Chronic pelvic pain (CPP) affects many women, and often the underlying cause is not gynecological or gastrointestinal. Pelvic Congestion Syndrome (PCS) is a specific vascular condition that frequently contributes to CPP, yet it often remains undiagnosed. PCS involves abnormalities in the veins within the lower abdomen, causing blood flow problems and resulting discomfort.
Defining Pelvic Congestion Syndrome
Pelvic Congestion Syndrome is rooted in venous insufficiency, where veins fail to return blood efficiently to the heart. This condition primarily affects the ovarian veins and sometimes the internal iliac veins, causing them to widen or dilate. Pelvic veins contain one-way valves that prevent backward blood flow. In PCS, these valves are often incompetent or absent. When the valves fail, blood reverses its flow (reflux) and pools in the pelvic veins. This pooling forms pelvic varicose veins, causing the vessels to swell and twist. This engorgement, or congestion, increases pressure on surrounding pelvic structures, leading to chronic pain.
Understanding the Prevalence
PCS is a significant contributor to chronic pelvic pain (CPP). Estimates suggest it accounts for 10% to 40% of all CPP cases. For women whose CPP has no other clear cause, the prevalence may be as high as 30%. Determining the exact prevalence is challenging because PCS is often underdiagnosed or mistaken for conditions like endometriosis or Irritable Bowel Syndrome. Inconsistent epidemiological data collection contributes to the wide range of reported statistics. Factors that increase the likelihood of developing PCS include being of reproductive age and having had multiple pregnancies (multiparity). Hormonal and circulatory changes during pregnancy are thought to permanently weaken vein walls and valves.

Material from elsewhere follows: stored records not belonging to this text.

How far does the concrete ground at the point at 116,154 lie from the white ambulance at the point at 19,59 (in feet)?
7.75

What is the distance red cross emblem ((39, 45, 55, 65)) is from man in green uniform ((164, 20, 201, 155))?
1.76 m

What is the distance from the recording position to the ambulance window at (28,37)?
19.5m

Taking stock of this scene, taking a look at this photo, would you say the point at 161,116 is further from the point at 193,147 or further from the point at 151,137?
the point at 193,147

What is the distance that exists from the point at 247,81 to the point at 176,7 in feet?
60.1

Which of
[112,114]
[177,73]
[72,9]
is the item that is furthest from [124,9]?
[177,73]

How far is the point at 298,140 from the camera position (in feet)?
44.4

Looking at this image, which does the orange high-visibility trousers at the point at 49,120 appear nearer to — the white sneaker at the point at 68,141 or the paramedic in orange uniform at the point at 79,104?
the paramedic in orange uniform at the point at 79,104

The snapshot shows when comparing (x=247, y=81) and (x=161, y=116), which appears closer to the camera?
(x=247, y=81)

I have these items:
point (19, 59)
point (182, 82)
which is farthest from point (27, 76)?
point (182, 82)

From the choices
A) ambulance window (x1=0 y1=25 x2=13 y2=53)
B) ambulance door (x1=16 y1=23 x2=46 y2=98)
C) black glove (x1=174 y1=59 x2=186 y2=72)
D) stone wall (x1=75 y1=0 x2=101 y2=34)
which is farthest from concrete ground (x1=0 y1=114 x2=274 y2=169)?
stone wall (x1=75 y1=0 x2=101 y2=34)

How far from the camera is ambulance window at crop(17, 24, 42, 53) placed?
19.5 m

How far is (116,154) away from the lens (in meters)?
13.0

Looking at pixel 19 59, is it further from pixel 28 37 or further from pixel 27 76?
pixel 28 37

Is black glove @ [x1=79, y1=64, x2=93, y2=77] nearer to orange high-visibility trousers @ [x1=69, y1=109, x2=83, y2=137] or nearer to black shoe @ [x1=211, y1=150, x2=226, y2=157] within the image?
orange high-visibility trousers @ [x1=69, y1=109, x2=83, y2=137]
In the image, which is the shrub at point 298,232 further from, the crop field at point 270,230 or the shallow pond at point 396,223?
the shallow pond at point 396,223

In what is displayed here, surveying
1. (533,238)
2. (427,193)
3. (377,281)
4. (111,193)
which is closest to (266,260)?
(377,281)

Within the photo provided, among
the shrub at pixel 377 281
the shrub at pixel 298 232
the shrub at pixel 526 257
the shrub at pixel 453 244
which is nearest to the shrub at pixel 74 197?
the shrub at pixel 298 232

Key Symptoms and Patient Experience
PCS is characterized by a distinctive pattern of chronic pain, typically described as a dull ache, heaviness, or dragging sensation in the lower abdomen and pelvis. This discomfort often worsens throughout the day, especially after prolonged standing or sitting, as gravity increases blood pooling. Lying down generally provides relief by reducing pressure on the congested vessels. Pain during sexual activity (dyspareunia) is a frequent symptom, often lasting for an extended period after intercourse. Visible signs of the underlying venous insufficiency can include varicose veins in the vulva or buttocks. Other associated symptoms include an irritable bladder or pain worsening around the time of menstruation. The positional dependence and cyclical nature of the pain are key clues to the condition’s vascular origin.
Diagnostic Procedures
Confirming PCS begins by ruling out other potential causes of chronic pelvic pain, such as gynecological or gastrointestinal issues. Non-invasive imaging is the first step, with transvaginal ultrasound being a primary tool. Ultrasound can reveal dilated ovarian veins, often defined as being greater than 5 to 6 millimeters in diameter, and can detect abnormal, reversed blood flow, especially when the patient performs a Valsalva maneuver. Cross-sectional imaging, such as Magnetic Resonance Imaging (MRI) or Computed Tomography (CT) scans, also visualizes the dilated and twisted veins in the pelvis. The definitive method for confirming the diagnosis is catheter-based venography. This minimally invasive procedure involves inserting a catheter and injecting a contrast dye to visualize the pelvic veins under X-ray guidance. Venography is considered the gold standard because it allows physicians to directly observe the blood flow reversal and pooling in real-time.
Current Management Strategies
Initial management for PCS may include conservative measures, such as non-steroidal anti-inflammatory drugs (NSAIDs) or hormonal therapy designed to suppress ovarian function. However, these approaches often provide only temporary or limited symptom relief, and symptoms frequently return upon discontinuation of medication. For definitive relief, attention shifts to minimally invasive, image-guided procedures performed by interventional radiologists. The primary modern treatment is Ovarian Vein Embolization (OVE), which aims to eliminate problematic blood reflux by blocking the insufficient veins. During this procedure, tiny coils or a sclerosing agent are delivered via a catheter into the dilated ovarian and internal iliac veins. This material causes the vein to scar and close off, redirecting blood flow into healthy veins. Embolization is highly effective, with technical success rates nearing 100% and significant long-term symptom improvement reported in 80% to 93% of patients.